The DOL announced a somewhat softened final rule on Friday that provides guidance on proxy vote procedures for retirement plan fiduciaries. The release came after intense criticism from opponents both within and outside the financial services and investment industries.
“The final rule will help managers of retirement plans fulfill their duties of prudence and loyalty to American workers and retirees when voting proxies and exercising other shareholder rights,” Labor Secretary Labor Eugene Scalia said in a statement. “The rule reflects modifications in response to rulemaking comments in order to establish appropriately-tailored safeguards for employee benefit plans using a principles-based approach.”

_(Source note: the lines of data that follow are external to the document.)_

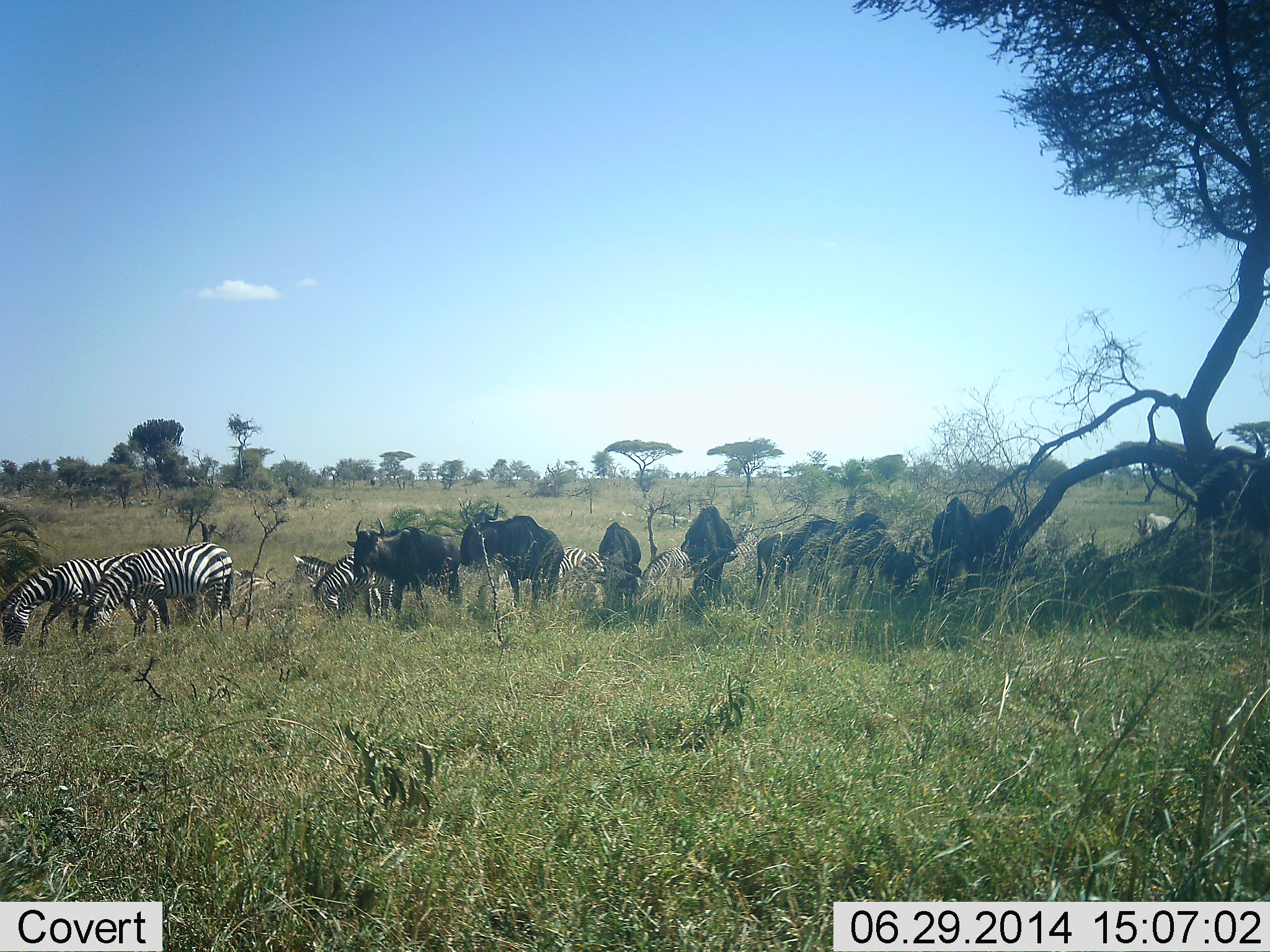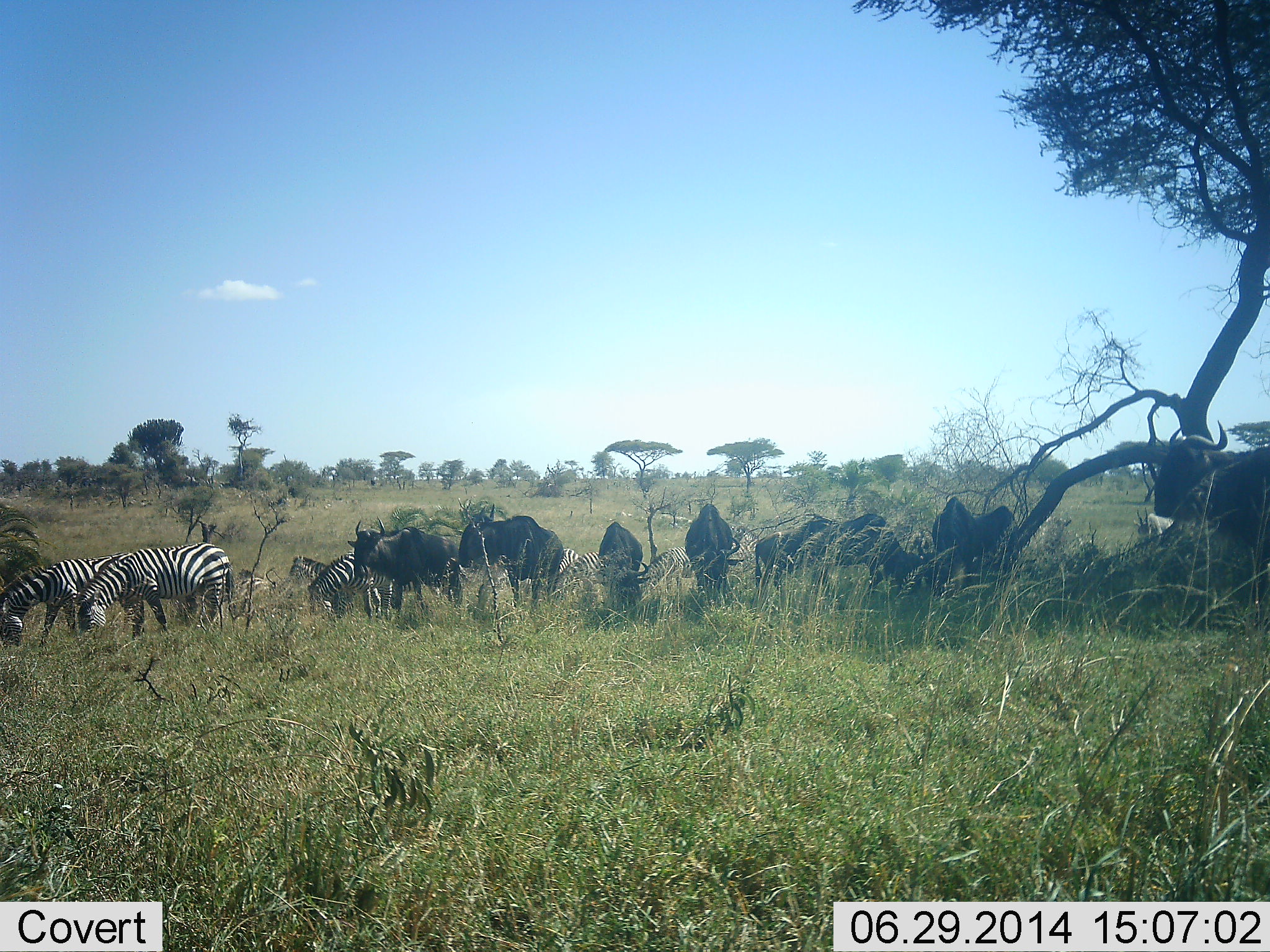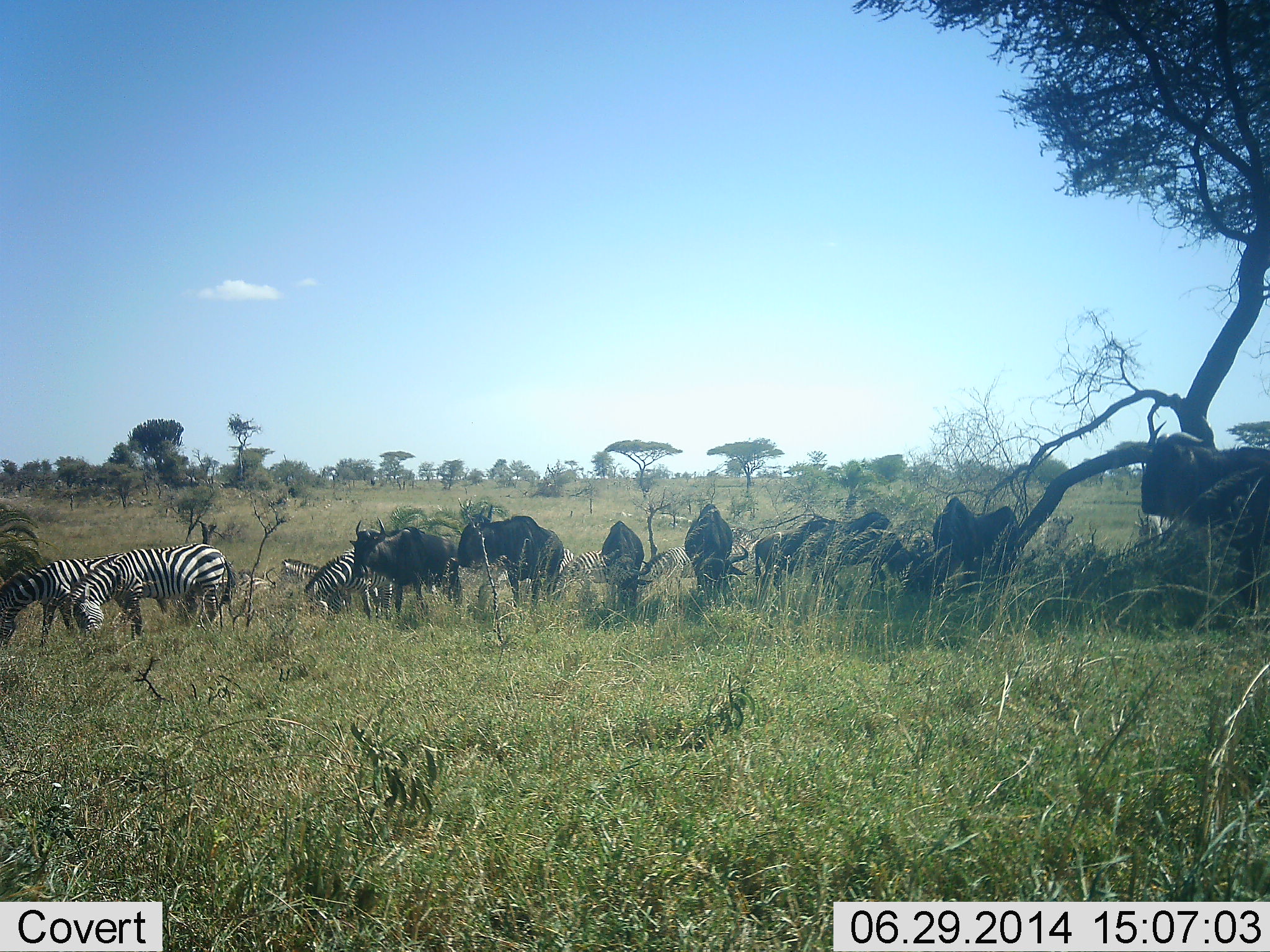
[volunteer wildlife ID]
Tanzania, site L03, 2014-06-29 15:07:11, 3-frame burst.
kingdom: Animalia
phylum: Chordata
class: Mammalia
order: Artiodactyla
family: Bovidae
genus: Connochaetes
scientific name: Connochaetes taurinus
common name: blue wildebeest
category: wildebeest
Wildebeest (blue wildebeest) (Connochaetes taurinus), count 9. Behavior (volunteer vote fractions): standing 66%, resting 9%, moving 6%, interacting 9%. Young present (vote fraction): 0%. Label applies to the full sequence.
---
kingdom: Animalia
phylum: Chordata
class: Mammalia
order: Perissodactyla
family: Equidae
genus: Equus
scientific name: Equus quagga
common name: plains zebra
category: zebra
Zebra (plains zebra) (Equus quagga), count 6. Behavior (volunteer vote fractions): standing 42%, resting 6%, moving 6%, interacting 10%. Young present (vote fraction): 0%. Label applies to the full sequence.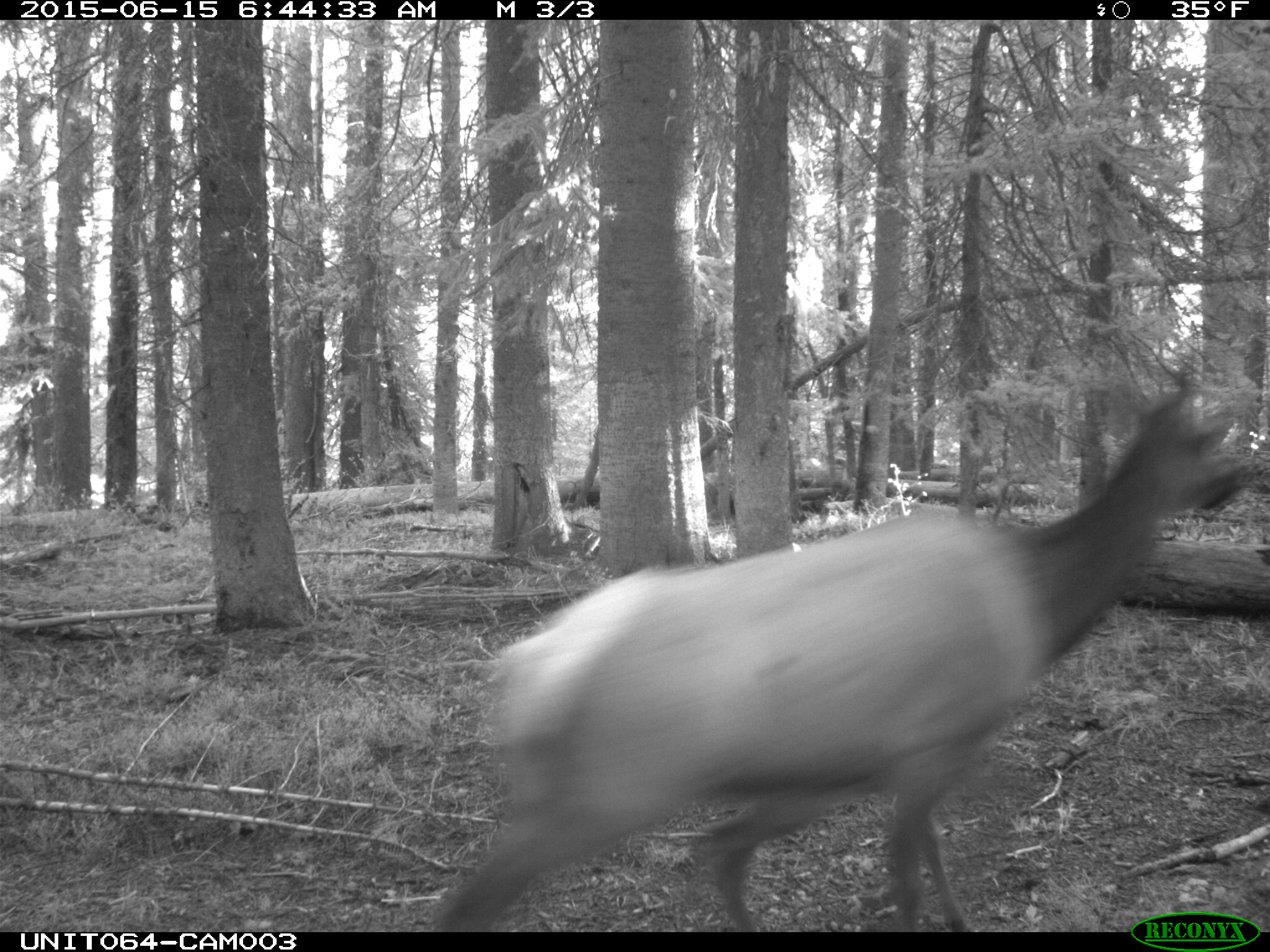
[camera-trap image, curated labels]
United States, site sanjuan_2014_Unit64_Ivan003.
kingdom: Animalia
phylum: Chordata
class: Mammalia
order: Artiodactyla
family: Cervidae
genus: Cervus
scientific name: Cervus elaphus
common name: red deer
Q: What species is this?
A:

SEE THE DOL’S FINAL RULE HERE
“The DOL listened to investors and the public and made significant changes to the proxy voting proposal which was released on August 31, 2020,” said Lisa Woll, CEO of US SIF, an advocacy organization for sustainable and responsible investing.
The rule’s intent, according to the DOL
The final rule is intended to protect the interests of participants and beneficiaries by:
- Confirming that proxy voting decisions and other exercises of shareholder rights must be solely in the interest of, and for the exclusive purpose of, providing plan benefits to participants and beneficiaries considering the impact of any costs involved.
- Ensuring that plan fiduciaries not subordinate the interests of participants and beneficiaries in their retirement income or financial benefits under the plan to any non-pecuniary objective or promote non-pecuniary benefits or goals.
- Improving fiduciary practices relating to the selection and monitoring of proxy advisory firms.
“Cost savings and other benefits to plans will flow to participants and beneficiaries in the form of more secure retirement income,” the DOL claims.
The department issued this final rule after reviewing approximately 300 written comments and 6,700 submissions (i.e., form letters) as part of two petitions that were received in response to the proposal.
The rule is effective 30 days after the rule is published in the Federal Register and applies to exercises of shareholder rights after such date. The final rule includes delayed compliance dates to January 31, 2022, for certain recordkeeping and proxy voting policy requirements, subject to conditions set forth in the rule.